Configure SSL in Tomcat by using certificates from CA
Go to Control Panel > Security Center > Windows Firewall > Advanced > Windows Firewall Settings.
Click Inbound Rules > New Rule.
Specify the port 8443 and other necessary ports.
In the Profile window, select the profiles this rule applies to, and then click Next.
Check if the profile has Inbound connections set to Block (default) and it allows these connections with rules specified.
You should configure SSL in Tomcat by using certificates from a trusted Certification Authority (CA) for more security.
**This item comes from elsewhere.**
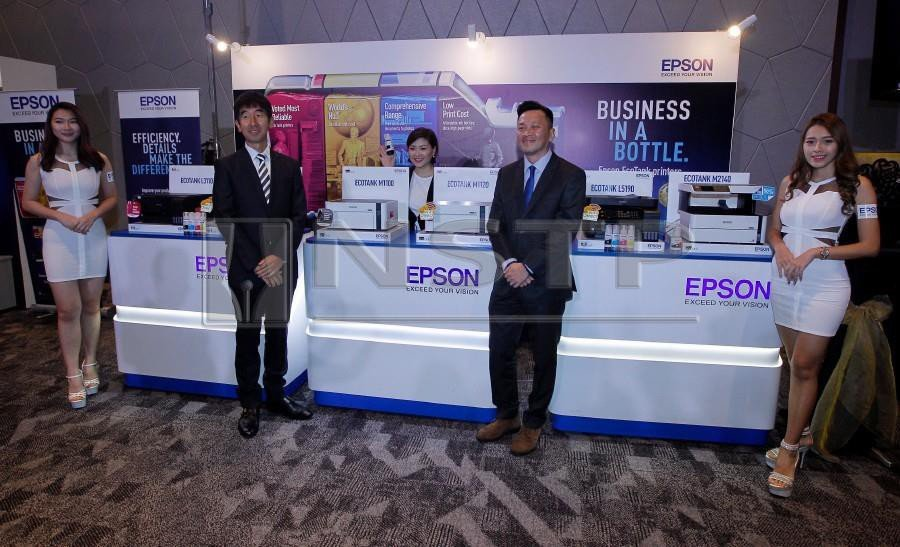 Epson launches new EcoTank printers | New Straits Times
For this configuration, you first require to generate a keystore and a Certificate Signing Request (CSR). CSRs include your public key and it must contain the same details that you have provided in the online request form. After your request is issued, download and install SSL in Tomcat.
Perform the following steps by using the keytool utility to generate a keystore and CSR on your server:
Run the following command in keytool to create a keystore:
keytool -keysize 2048 -genkey -alias tomcat -keyalg RSA -keystore tomcat.keystore
Specify a password. The default password is changeit.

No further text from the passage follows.